(Listing of image-linked spatial questions)
------

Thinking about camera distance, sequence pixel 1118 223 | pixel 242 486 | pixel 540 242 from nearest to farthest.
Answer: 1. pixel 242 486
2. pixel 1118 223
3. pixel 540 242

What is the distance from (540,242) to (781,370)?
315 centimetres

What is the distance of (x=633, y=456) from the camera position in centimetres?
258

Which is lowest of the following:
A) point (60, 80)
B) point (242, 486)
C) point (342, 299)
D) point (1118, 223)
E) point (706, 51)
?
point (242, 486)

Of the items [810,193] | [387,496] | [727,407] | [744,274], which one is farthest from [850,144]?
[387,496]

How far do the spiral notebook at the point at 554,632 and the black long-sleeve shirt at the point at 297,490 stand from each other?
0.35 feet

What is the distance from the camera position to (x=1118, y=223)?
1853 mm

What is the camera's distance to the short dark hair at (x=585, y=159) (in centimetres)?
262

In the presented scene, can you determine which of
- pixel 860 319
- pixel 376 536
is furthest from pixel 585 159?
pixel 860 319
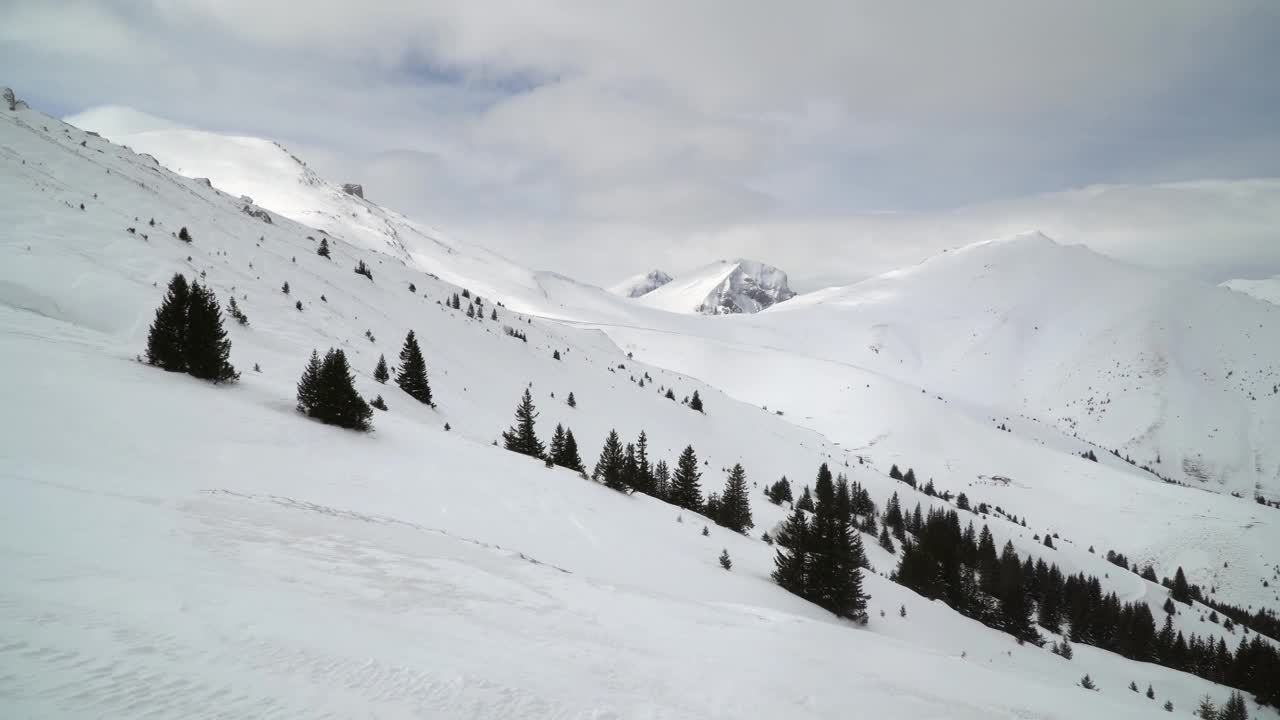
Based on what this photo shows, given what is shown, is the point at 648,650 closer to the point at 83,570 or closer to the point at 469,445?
the point at 83,570

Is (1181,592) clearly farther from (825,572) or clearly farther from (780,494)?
(825,572)

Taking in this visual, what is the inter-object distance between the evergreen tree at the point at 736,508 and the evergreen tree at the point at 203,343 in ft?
85.2

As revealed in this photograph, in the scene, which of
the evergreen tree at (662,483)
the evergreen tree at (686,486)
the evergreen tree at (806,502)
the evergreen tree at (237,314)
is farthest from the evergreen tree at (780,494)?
the evergreen tree at (237,314)

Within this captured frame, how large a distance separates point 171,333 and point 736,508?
3122cm

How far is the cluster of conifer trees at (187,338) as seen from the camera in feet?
50.6

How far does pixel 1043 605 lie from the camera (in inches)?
2468

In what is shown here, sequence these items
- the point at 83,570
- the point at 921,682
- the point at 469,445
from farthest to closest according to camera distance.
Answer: the point at 469,445 → the point at 921,682 → the point at 83,570

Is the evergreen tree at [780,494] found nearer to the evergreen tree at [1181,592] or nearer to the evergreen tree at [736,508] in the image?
the evergreen tree at [736,508]

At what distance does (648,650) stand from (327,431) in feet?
40.9

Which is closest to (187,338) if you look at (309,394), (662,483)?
(309,394)

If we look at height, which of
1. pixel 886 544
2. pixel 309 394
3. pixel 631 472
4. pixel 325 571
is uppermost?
pixel 309 394

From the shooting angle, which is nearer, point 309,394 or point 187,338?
point 187,338

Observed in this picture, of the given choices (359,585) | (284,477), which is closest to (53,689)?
(359,585)

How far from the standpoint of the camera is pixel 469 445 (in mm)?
20266
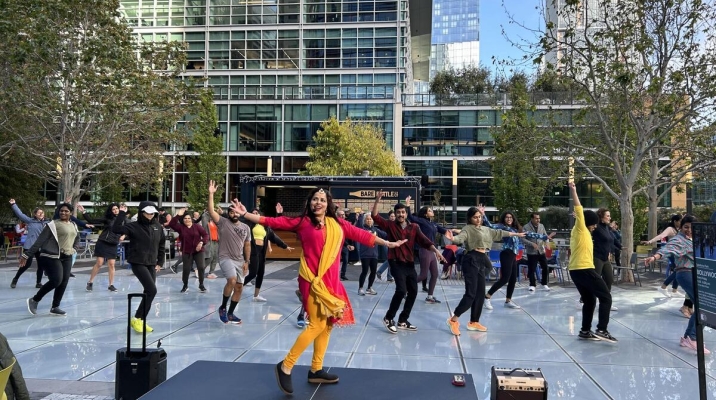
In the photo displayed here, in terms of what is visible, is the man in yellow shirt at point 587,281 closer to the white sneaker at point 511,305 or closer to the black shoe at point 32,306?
the white sneaker at point 511,305

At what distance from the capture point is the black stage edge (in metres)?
4.16

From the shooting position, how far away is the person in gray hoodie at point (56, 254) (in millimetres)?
7930

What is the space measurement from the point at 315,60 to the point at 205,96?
2349 cm

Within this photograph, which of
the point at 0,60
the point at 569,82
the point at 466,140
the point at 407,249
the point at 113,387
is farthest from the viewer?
the point at 466,140

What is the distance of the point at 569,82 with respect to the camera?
13289 millimetres

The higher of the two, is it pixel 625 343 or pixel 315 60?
pixel 315 60

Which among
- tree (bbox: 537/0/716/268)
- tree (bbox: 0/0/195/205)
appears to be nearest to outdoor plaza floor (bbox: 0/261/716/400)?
tree (bbox: 537/0/716/268)

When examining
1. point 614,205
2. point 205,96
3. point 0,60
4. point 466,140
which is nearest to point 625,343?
point 205,96

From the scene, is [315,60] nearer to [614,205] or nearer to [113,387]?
[614,205]

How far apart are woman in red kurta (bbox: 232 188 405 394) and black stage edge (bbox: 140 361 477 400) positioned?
17cm

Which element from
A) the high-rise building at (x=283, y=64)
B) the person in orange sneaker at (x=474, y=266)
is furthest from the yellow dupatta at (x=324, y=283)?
the high-rise building at (x=283, y=64)

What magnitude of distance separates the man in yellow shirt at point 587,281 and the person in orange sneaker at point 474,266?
1140 millimetres

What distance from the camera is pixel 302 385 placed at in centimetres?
443

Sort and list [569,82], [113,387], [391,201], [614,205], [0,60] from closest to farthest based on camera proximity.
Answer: [113,387] → [569,82] → [0,60] → [391,201] → [614,205]
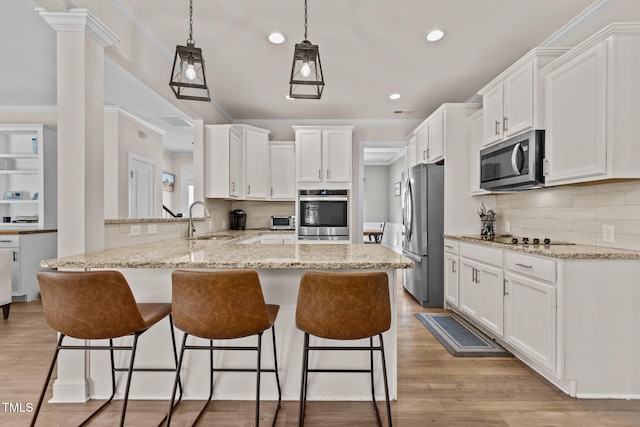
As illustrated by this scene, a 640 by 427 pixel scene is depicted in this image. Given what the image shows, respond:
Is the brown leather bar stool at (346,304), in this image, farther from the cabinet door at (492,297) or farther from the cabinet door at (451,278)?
the cabinet door at (451,278)

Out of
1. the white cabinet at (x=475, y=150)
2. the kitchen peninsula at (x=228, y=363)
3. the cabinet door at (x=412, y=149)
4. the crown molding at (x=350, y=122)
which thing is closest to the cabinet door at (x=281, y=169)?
the crown molding at (x=350, y=122)

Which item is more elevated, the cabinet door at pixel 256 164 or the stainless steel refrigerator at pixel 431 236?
the cabinet door at pixel 256 164

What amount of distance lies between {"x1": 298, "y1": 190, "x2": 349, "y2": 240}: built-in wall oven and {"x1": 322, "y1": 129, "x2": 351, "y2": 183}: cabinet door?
0.87ft

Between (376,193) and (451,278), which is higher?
(376,193)

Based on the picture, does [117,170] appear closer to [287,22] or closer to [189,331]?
[287,22]

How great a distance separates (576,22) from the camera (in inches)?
97.7

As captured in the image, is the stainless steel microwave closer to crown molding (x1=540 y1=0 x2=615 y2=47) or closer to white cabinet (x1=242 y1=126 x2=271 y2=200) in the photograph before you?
crown molding (x1=540 y1=0 x2=615 y2=47)

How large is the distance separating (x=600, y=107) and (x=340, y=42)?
6.32ft

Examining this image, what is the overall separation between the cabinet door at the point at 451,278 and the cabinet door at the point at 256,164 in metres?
2.68

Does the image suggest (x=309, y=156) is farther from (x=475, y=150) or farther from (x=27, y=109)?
(x=27, y=109)

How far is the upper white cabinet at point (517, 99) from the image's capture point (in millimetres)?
2434

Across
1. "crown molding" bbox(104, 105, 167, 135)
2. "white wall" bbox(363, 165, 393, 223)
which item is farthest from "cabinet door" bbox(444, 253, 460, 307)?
"white wall" bbox(363, 165, 393, 223)

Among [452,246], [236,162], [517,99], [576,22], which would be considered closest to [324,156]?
[236,162]

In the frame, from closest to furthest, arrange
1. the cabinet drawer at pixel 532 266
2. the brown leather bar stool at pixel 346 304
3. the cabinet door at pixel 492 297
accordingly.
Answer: the brown leather bar stool at pixel 346 304, the cabinet drawer at pixel 532 266, the cabinet door at pixel 492 297
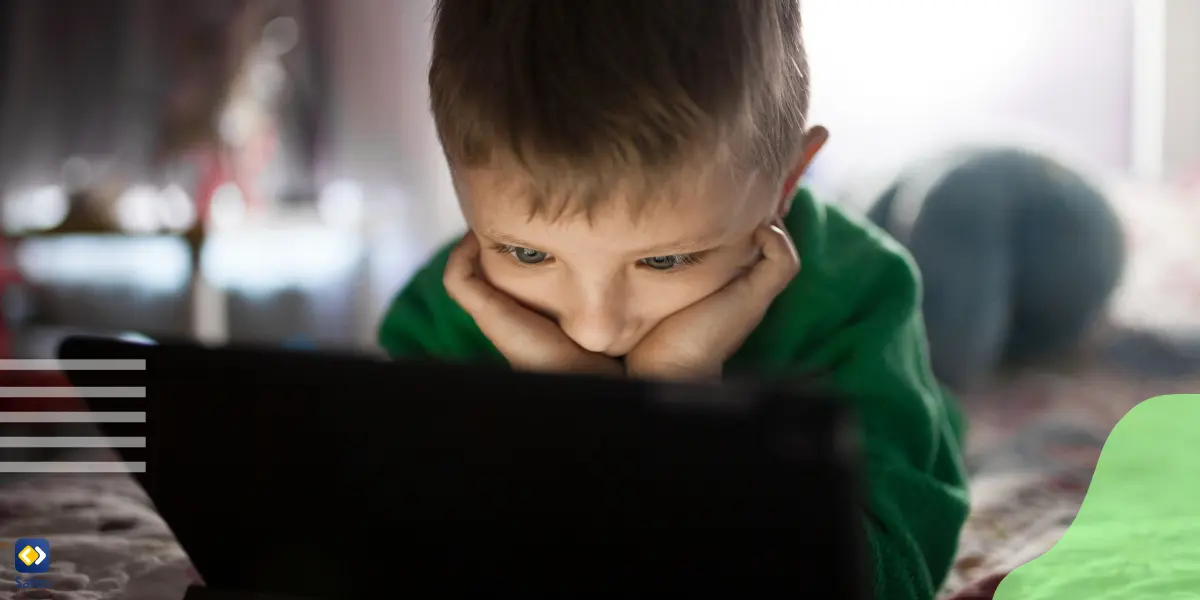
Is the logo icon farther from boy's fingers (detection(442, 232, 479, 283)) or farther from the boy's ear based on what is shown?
the boy's ear

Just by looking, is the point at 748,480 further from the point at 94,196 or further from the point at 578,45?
the point at 94,196

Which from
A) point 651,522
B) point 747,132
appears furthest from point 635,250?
point 651,522

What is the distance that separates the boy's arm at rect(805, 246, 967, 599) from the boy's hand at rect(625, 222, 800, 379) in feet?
A: 0.37

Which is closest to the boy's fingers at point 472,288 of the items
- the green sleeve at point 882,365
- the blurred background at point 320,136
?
the green sleeve at point 882,365

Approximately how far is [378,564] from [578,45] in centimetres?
31

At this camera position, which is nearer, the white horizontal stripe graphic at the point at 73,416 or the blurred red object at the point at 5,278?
the white horizontal stripe graphic at the point at 73,416

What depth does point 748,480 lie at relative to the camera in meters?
0.36

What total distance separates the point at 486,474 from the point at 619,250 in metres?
0.22

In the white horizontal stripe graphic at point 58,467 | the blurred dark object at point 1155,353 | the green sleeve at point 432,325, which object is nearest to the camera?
the green sleeve at point 432,325

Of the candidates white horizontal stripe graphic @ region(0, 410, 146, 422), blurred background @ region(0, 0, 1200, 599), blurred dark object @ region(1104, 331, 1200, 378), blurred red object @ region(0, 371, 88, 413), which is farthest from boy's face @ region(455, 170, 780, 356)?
blurred dark object @ region(1104, 331, 1200, 378)

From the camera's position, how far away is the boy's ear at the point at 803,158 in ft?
2.43

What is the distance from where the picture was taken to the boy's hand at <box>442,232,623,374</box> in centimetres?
71

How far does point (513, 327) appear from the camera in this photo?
714 millimetres

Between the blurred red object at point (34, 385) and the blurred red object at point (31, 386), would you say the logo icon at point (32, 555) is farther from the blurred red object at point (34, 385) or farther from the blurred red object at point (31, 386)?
the blurred red object at point (31, 386)
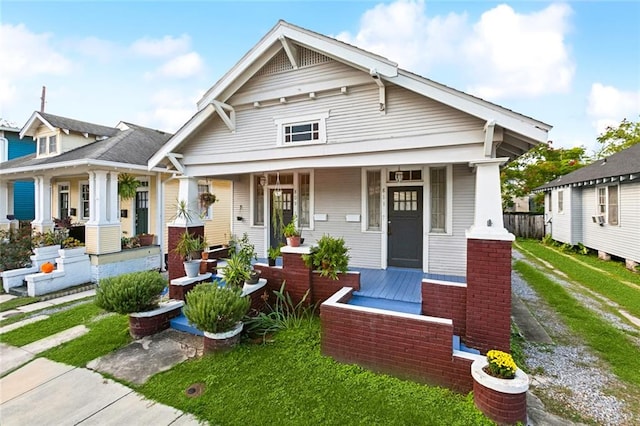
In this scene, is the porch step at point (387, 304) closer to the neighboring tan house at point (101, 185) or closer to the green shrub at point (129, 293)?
the green shrub at point (129, 293)

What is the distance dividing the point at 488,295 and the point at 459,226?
2141 mm

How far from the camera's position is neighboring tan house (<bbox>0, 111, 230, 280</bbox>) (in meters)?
9.30

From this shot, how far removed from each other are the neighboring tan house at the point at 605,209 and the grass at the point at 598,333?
4658 mm

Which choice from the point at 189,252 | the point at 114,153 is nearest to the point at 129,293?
the point at 189,252

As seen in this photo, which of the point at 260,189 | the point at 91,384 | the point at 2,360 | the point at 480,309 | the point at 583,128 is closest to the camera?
the point at 91,384

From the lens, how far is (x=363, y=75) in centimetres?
527

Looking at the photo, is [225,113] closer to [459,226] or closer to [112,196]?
[459,226]

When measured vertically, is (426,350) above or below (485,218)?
below

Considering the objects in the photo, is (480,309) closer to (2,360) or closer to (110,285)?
(110,285)

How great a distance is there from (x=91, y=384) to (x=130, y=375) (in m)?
0.44

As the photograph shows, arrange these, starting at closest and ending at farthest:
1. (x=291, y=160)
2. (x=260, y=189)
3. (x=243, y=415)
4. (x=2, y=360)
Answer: (x=243, y=415)
(x=2, y=360)
(x=291, y=160)
(x=260, y=189)

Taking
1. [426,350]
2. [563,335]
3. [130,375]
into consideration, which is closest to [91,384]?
[130,375]

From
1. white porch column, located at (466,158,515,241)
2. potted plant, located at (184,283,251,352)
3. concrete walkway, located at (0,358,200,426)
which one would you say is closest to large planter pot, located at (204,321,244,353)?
potted plant, located at (184,283,251,352)

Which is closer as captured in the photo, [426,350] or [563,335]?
[426,350]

------

Copy out the lines of the listing from the line containing "What magnitude of" through the line containing "Answer: [113,387] →", both included, reproducing them verbatim.

What magnitude of distance separates the man in yellow shirt at point 587,281 and the person in orange sneaker at point 474,266?
1140 millimetres

What distance from the camera is pixel 302 385 placed at in centimetres?
443

Sort and list [569,82], [113,387], [391,201], [614,205], [0,60] from closest to farthest based on camera proximity.
Answer: [113,387] → [569,82] → [0,60] → [391,201] → [614,205]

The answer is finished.